**The exercise**
Quote word for word every line from the one containing "How large a" through the last line, including both.

**Provided information**
* * *

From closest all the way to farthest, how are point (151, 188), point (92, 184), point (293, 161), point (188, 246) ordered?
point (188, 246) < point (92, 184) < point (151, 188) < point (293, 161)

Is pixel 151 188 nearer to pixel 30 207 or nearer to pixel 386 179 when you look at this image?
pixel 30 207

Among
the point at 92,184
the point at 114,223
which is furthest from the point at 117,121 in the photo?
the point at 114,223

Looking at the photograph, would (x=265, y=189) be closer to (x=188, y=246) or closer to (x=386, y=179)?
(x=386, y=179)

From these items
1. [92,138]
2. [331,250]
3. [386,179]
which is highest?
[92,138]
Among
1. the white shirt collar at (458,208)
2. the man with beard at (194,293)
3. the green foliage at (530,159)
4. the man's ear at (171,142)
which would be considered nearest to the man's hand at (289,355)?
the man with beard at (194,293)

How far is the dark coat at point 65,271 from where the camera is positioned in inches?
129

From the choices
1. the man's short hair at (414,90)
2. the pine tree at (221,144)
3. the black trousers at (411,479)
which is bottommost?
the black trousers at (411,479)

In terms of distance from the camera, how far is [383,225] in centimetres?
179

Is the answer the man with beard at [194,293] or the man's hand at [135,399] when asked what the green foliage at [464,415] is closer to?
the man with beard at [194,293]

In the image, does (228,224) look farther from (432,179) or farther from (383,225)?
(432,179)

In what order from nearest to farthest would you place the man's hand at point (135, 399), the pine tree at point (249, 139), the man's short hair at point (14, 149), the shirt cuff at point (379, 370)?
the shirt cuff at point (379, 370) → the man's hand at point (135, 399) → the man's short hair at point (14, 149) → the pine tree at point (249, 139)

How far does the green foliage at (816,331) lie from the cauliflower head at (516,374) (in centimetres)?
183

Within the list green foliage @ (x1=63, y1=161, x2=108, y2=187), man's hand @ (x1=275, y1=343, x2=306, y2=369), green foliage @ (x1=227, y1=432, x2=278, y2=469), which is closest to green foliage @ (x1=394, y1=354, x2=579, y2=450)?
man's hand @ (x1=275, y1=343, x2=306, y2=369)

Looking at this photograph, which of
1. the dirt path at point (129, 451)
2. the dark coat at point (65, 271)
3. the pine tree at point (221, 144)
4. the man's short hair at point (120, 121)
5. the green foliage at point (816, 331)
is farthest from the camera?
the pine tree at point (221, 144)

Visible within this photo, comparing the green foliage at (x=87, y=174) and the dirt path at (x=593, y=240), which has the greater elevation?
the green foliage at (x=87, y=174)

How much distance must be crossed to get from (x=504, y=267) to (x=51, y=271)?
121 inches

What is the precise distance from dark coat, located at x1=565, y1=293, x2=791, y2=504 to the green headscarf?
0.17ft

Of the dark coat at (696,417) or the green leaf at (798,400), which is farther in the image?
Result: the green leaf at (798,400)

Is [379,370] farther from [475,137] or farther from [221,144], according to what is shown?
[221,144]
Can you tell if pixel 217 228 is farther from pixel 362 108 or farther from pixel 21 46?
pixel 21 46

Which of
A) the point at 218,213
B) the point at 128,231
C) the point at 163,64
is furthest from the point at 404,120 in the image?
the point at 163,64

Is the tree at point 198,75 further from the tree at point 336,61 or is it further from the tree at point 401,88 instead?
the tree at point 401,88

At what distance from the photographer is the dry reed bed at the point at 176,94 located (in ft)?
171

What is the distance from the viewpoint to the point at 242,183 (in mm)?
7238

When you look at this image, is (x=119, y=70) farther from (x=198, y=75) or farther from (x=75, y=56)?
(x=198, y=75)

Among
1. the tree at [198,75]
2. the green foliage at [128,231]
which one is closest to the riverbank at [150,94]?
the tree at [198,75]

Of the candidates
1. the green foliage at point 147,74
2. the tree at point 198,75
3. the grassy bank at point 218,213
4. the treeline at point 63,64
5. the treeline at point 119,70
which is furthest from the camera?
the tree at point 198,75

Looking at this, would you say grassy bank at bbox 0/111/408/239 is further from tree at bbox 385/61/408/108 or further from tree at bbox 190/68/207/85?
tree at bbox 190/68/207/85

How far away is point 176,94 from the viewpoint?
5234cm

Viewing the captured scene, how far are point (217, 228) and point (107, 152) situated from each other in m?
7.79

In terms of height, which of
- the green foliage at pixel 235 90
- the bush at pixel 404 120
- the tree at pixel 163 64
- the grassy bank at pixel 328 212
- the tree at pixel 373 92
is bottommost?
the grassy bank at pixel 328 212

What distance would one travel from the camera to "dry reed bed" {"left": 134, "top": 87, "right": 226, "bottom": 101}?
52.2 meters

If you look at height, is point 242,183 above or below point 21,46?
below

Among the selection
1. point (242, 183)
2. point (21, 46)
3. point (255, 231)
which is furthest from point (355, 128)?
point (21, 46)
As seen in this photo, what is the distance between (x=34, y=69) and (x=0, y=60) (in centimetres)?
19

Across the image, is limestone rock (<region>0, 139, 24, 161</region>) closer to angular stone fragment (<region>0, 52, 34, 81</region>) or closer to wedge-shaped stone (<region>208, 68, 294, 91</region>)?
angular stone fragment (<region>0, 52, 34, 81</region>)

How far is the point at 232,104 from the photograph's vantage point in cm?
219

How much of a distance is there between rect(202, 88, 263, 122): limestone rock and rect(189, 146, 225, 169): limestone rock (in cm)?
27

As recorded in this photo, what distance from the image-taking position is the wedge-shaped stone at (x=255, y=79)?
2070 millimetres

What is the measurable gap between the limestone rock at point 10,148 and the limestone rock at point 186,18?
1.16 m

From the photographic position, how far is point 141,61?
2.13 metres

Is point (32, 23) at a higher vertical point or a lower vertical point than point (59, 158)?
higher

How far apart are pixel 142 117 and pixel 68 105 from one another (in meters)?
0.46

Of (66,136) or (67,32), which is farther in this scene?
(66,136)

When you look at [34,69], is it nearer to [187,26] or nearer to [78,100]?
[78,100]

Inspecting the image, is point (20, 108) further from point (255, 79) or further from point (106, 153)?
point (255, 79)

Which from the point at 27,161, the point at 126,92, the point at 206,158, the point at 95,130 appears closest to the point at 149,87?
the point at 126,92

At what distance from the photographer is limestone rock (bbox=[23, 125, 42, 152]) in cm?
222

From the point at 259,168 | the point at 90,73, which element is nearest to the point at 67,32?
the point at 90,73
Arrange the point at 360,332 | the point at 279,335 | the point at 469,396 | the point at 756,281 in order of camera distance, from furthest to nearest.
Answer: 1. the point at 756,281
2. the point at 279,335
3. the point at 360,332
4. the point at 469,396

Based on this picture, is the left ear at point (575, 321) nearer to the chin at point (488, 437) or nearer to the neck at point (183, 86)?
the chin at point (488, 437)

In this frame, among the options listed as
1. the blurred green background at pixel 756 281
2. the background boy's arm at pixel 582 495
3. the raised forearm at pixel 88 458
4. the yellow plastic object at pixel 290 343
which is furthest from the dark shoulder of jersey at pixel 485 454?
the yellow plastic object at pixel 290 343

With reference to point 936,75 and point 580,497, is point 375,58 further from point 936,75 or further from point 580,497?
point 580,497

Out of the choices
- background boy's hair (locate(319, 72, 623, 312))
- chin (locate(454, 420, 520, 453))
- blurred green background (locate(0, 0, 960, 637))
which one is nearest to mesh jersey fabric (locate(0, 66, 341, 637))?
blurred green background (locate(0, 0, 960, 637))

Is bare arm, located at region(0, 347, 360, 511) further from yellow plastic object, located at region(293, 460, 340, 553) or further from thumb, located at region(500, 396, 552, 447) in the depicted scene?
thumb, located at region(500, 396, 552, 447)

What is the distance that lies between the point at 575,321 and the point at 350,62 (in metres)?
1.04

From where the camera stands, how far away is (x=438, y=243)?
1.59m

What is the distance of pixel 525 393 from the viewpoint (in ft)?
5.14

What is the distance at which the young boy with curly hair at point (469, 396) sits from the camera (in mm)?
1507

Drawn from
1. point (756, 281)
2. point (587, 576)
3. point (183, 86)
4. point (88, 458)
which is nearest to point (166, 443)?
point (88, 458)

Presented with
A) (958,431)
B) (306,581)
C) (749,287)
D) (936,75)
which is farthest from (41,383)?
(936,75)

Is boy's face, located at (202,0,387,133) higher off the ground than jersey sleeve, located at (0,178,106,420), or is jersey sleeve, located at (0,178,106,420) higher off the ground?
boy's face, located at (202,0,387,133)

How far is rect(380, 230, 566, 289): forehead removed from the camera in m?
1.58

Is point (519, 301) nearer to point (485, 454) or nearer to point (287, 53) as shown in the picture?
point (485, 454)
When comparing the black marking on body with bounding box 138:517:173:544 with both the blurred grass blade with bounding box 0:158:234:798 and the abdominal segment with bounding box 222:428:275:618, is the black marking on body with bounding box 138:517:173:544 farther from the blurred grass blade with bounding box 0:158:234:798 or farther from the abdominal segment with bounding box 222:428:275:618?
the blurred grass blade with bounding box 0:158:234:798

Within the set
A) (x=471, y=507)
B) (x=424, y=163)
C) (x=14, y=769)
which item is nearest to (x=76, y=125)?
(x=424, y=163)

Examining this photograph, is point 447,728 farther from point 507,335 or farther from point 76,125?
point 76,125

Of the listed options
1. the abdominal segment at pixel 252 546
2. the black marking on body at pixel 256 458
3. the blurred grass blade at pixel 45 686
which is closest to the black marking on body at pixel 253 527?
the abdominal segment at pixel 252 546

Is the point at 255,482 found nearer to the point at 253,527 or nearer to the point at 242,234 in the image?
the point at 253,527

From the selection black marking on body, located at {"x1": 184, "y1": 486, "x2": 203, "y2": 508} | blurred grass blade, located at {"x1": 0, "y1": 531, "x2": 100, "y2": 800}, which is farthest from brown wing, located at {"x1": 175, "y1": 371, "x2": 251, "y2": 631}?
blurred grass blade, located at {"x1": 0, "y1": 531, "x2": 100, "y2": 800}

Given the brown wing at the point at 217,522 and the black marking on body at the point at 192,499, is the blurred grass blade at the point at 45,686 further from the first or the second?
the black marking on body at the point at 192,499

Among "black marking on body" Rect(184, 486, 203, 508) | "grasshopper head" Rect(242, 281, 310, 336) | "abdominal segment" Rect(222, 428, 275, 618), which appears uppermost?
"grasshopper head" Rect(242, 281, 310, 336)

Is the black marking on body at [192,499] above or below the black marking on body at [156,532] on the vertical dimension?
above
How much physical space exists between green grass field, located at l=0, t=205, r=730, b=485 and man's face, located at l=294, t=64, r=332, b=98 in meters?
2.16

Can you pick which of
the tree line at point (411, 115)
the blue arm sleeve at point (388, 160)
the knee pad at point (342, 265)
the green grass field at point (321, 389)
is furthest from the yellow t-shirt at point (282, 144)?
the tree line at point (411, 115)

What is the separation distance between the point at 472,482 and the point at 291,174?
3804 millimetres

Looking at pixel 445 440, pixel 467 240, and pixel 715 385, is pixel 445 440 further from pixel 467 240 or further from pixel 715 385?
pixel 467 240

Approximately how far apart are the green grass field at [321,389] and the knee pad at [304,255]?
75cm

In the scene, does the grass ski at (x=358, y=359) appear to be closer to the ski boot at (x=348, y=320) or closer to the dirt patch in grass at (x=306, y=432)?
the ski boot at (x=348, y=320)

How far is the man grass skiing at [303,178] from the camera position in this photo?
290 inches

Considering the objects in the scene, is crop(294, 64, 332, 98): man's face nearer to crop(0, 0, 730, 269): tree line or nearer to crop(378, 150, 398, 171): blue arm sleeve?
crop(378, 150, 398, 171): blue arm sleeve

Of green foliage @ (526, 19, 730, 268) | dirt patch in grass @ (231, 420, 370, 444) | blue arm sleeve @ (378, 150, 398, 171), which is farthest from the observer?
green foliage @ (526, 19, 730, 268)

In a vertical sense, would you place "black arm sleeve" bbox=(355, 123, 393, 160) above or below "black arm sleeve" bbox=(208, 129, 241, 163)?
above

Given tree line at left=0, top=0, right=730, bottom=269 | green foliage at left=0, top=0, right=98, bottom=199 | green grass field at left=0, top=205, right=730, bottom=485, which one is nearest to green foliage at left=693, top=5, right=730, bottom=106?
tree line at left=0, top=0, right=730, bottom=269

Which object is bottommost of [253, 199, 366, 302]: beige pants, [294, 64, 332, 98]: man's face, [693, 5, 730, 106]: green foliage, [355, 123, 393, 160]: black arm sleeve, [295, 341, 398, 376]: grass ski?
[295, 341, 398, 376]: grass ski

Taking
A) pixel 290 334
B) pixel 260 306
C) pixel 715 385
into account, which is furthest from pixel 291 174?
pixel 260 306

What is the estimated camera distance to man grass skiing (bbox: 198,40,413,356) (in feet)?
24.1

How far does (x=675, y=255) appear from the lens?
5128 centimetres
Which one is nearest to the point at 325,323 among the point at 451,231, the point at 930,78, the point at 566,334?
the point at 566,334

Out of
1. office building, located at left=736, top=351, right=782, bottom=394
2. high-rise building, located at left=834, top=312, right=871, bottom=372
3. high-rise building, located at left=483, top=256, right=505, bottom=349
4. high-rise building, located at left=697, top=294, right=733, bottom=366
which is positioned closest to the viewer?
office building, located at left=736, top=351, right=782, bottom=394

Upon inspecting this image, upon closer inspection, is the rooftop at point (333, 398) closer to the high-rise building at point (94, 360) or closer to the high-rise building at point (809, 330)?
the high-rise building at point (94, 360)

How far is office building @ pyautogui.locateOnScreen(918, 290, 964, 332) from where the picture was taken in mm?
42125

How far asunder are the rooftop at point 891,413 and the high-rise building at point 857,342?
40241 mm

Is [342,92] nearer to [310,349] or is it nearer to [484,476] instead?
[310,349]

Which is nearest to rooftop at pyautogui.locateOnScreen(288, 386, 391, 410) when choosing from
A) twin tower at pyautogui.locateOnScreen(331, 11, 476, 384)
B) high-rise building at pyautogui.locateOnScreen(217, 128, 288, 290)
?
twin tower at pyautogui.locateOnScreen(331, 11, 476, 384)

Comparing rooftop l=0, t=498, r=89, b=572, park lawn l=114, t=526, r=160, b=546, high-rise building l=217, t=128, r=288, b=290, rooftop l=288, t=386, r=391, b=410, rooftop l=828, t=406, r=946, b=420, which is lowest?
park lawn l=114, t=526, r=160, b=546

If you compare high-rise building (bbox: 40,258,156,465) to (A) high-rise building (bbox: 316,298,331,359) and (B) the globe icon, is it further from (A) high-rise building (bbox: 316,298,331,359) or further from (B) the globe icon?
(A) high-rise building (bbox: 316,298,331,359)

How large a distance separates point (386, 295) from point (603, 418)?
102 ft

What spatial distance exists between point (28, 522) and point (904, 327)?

* * *

**Solution for this task**
How large a distance separates point (386, 295) from point (603, 418)?
102 ft

What spatial distance exists between point (28, 522) and point (904, 327)?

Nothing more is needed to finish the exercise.